One of the President’s assistants pulls up a picture of a hideous creature, an eel with a sucker and ring of teeth where its face should be. He yelps, knocking the phone away. “That’s what you want? You’re going to let us all die because we didn’t save that? It looks like a goddamned alie— ” The President stops, catching himself. He takes a breath, his voice beginning to tremble. “Look, there has to be something we can do.

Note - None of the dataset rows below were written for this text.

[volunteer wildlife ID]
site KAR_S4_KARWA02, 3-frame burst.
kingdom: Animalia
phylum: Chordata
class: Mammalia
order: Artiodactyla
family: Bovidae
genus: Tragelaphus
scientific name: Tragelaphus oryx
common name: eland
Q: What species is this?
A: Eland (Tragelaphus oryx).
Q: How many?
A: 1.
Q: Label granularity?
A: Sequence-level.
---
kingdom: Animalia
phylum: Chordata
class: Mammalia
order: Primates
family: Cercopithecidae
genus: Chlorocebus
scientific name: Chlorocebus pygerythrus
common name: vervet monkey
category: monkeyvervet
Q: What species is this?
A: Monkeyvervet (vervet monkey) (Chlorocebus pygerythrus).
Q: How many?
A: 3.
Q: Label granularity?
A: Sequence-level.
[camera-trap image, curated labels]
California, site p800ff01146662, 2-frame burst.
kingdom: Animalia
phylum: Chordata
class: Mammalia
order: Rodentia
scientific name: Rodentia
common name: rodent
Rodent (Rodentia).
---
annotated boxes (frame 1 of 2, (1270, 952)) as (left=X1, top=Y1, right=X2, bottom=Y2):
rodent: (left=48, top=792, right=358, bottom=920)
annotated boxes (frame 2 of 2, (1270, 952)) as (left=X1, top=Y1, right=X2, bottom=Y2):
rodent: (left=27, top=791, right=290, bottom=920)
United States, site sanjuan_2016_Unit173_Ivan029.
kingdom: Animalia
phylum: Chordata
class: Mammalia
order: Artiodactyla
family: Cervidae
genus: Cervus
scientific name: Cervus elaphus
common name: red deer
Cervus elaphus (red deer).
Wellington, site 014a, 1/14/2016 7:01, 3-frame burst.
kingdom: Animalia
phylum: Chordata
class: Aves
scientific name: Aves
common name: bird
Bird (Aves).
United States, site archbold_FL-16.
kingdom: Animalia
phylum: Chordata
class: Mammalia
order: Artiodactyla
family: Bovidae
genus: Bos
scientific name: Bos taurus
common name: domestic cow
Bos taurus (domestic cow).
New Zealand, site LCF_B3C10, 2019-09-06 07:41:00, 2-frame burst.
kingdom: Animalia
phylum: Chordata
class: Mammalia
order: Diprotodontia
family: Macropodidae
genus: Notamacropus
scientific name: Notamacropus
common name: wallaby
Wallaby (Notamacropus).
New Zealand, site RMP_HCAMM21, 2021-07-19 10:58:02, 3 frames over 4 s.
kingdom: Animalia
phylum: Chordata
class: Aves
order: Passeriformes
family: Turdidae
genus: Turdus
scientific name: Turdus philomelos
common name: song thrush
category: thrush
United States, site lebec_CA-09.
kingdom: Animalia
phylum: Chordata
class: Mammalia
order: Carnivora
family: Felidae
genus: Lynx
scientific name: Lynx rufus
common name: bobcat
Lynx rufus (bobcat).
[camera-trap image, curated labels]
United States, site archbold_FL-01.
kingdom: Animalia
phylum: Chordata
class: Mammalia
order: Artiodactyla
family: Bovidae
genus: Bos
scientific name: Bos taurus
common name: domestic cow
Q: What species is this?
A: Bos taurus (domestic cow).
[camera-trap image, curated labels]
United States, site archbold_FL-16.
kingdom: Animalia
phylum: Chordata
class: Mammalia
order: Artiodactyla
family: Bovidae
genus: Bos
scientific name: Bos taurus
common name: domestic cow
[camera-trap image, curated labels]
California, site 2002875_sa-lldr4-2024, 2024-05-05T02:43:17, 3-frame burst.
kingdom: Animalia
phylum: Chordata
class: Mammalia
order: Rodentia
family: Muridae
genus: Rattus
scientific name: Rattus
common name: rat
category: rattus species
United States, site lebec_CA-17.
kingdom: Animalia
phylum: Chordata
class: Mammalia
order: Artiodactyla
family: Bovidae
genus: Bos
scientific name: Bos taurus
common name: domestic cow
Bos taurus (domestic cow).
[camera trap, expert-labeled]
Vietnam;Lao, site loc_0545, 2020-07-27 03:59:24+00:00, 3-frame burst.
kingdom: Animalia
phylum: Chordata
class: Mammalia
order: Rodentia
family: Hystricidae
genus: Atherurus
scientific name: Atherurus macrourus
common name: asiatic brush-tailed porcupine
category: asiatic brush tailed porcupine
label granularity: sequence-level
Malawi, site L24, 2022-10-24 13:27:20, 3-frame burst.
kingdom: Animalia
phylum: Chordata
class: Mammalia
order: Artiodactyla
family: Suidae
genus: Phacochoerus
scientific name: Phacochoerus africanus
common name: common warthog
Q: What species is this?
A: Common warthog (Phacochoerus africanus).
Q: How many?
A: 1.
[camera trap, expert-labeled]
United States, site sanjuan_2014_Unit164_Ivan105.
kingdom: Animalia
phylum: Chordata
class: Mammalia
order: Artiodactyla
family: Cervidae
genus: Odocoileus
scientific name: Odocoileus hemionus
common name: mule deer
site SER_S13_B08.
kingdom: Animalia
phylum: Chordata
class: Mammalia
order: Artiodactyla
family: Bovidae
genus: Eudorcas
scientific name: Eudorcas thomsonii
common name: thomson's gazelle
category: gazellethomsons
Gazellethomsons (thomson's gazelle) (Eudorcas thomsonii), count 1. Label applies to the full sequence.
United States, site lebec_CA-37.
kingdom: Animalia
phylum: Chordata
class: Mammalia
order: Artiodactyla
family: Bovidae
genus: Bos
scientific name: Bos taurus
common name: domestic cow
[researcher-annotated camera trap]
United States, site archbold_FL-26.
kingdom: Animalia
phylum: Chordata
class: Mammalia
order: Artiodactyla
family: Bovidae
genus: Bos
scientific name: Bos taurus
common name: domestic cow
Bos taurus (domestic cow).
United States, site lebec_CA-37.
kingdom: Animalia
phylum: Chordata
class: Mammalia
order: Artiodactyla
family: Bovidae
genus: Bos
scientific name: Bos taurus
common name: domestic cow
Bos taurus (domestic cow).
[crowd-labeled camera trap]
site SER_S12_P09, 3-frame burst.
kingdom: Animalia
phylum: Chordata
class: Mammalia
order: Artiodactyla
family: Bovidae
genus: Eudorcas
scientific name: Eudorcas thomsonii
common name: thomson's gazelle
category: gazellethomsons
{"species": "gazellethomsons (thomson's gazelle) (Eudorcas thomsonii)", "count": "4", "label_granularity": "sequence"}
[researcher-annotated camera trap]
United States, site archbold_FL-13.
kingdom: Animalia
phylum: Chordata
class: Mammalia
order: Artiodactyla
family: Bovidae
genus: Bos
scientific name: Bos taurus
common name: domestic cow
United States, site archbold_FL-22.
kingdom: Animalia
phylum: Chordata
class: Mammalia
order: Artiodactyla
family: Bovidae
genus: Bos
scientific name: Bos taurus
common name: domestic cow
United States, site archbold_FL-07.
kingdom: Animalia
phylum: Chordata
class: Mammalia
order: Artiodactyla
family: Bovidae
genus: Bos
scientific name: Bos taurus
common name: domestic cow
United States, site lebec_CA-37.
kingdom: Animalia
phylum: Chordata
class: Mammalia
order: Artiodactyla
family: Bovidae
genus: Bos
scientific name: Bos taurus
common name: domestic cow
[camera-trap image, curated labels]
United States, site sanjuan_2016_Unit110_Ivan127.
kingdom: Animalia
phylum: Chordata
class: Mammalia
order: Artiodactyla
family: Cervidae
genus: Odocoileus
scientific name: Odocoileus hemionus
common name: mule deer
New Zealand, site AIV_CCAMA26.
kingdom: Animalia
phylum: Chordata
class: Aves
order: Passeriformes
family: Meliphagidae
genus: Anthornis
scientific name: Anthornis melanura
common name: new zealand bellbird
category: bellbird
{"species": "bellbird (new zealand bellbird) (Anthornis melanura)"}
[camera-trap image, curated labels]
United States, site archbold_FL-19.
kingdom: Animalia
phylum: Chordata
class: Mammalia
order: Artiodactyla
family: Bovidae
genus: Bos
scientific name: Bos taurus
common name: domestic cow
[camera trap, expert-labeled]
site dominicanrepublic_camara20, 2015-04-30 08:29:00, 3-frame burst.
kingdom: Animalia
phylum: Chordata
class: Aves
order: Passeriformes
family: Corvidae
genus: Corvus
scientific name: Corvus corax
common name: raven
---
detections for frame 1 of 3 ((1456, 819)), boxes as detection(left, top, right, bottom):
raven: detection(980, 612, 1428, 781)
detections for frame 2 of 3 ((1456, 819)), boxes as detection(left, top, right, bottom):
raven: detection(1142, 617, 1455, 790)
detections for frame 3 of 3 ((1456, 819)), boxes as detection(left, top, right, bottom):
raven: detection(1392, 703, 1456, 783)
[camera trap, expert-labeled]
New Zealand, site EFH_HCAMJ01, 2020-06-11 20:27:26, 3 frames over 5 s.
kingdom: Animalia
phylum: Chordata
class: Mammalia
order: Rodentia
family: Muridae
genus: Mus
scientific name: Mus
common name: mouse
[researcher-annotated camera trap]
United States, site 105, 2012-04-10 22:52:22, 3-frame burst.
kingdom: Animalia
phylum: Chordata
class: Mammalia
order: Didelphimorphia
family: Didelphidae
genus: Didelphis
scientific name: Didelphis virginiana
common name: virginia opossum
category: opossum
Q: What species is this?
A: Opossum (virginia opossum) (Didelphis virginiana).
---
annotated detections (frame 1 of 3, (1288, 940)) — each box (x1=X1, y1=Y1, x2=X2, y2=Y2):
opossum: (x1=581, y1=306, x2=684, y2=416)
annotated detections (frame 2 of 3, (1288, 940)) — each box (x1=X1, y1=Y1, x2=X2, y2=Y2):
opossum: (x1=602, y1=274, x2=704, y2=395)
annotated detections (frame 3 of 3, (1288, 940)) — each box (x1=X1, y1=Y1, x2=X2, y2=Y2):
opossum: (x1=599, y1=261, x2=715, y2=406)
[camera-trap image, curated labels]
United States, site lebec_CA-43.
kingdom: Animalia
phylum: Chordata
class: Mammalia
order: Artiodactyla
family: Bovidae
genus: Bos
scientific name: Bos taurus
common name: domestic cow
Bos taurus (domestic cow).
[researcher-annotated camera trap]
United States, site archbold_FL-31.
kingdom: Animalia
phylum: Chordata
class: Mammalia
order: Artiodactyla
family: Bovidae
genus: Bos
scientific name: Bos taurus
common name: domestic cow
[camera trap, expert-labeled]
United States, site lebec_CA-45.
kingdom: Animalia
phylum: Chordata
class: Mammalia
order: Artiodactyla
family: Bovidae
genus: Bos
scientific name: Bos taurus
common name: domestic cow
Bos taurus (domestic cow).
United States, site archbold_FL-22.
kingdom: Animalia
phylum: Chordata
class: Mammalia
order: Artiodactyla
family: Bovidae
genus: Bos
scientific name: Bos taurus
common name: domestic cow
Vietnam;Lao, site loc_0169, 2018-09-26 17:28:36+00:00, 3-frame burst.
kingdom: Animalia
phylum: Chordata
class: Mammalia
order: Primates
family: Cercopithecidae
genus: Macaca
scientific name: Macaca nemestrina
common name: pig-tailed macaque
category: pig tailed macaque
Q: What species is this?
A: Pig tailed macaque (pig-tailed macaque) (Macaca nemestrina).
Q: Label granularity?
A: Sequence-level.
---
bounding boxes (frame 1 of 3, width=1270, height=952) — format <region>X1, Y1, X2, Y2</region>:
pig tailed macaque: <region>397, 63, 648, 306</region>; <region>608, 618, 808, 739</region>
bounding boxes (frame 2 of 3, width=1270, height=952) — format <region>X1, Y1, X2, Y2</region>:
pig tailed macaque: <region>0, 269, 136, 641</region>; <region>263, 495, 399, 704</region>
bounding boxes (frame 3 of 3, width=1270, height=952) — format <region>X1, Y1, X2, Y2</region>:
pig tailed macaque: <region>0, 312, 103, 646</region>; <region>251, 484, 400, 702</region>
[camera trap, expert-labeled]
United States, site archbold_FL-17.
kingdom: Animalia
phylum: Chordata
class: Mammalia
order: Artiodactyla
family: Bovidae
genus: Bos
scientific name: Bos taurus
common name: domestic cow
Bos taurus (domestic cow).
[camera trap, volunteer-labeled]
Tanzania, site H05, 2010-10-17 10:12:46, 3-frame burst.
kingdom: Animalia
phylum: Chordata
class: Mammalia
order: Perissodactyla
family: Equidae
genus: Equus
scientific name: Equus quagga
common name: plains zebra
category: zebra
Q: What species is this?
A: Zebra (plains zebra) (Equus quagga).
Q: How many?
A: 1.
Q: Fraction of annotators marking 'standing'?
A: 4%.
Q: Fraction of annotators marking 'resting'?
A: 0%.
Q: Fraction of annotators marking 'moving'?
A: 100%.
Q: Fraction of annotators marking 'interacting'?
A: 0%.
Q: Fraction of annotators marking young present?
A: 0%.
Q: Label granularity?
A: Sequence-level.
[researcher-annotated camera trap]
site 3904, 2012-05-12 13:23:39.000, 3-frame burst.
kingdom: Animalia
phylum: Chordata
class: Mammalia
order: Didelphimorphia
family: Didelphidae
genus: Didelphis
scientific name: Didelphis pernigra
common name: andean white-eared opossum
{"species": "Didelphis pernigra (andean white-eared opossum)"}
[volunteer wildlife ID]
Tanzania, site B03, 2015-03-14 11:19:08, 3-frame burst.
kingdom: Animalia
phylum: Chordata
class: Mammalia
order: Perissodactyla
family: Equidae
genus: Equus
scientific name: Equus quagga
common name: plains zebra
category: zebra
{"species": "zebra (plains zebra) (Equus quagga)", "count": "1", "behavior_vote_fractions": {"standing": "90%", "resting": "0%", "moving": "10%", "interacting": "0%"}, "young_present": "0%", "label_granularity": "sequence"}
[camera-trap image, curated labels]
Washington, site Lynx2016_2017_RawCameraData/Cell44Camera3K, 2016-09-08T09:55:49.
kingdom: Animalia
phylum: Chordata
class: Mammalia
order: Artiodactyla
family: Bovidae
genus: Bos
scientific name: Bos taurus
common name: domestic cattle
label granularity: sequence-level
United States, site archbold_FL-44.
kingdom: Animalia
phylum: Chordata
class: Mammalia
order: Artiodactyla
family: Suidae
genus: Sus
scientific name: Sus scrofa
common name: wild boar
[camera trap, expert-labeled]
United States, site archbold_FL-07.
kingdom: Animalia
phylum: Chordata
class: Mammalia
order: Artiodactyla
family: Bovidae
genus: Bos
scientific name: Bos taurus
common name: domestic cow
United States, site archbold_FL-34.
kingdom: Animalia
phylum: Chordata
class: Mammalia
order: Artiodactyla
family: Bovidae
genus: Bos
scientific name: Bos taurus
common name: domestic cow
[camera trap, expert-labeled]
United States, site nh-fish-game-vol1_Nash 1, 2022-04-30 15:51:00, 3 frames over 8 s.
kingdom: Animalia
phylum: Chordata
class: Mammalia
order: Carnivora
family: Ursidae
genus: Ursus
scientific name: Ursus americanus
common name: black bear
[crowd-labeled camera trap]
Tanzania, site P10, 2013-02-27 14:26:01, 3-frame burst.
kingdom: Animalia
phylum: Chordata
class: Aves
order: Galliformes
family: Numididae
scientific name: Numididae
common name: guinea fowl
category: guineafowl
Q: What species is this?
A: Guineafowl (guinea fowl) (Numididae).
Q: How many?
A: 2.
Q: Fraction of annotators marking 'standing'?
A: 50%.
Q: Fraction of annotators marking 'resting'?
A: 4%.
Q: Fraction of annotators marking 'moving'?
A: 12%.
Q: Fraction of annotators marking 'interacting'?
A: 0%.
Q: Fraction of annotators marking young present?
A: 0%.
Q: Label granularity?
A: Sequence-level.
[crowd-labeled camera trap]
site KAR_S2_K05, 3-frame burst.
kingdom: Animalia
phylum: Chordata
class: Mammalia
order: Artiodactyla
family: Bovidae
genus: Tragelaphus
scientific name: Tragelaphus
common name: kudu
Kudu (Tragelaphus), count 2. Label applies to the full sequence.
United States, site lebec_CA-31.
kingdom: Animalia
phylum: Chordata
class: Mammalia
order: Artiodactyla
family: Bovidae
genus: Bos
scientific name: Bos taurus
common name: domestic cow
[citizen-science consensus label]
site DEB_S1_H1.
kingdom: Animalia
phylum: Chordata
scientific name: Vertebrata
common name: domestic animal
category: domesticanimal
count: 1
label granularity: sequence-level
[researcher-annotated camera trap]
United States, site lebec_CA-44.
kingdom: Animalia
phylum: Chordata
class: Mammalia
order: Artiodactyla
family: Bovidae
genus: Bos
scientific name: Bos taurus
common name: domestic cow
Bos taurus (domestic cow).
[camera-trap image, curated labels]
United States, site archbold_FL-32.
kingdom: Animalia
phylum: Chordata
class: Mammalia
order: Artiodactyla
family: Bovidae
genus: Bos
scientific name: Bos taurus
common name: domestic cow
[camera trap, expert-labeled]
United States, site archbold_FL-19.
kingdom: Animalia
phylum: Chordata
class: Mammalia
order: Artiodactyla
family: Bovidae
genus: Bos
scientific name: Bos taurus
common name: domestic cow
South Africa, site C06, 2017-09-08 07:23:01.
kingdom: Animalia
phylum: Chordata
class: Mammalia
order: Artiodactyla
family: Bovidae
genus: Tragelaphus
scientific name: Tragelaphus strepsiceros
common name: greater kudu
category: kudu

You didn’t give us any warning, how were we supposed to know we failed to meet emergency reservation status when we didn’t even know your organization existed?”

The agent makes a squelching sound that translates as a harumph. “We’re not responsible for your abysmal failure to keep your own planet clean. We tried, we’ve sent you messages for millennia!”

“A few crop circles and funny lights in the sky is hardly a legitimate attempt! That Janet woman you messaged thought you were a hoax!”

“Her MySpace profile said ‘Alien Ambassador’.”

“Look, we’re talking about the lives of 9.7 billion people. You can’t just leave us here to die because of some red tape when you could move the whole goddamn planet to safety at the push of a button! It’s unconscionable!” The President is red-faced above his collar. His voice cracks, jumping an octave. “How do you sleep at night?”

“See, that way of thinking is what’s gotten you into this mess!” The agent is riled too, tendrils of flesh coming off her body in silvery porcupine quills. Her voice thunders overs the translator. “There are 36.8 quintillion life forms on this planet, and it breaks all twelve of my hearts that they will die because of your species’ incredible hubris. That ‘push of a button,’ requires so much dark matter it can only be used once in a galactic decade, and it will certainly not be wasted here!”

The President is screaming incoherently now, spluttering curse words as several of his agents weep openly. The agent turns to go, trailing slime back to the ship. She looks back once, a sob escaping her glutinous body, like the sound of bubbles bursting. “I am sorry, but can’t you see there’s nothing I can do? You should have saved the lamprey!”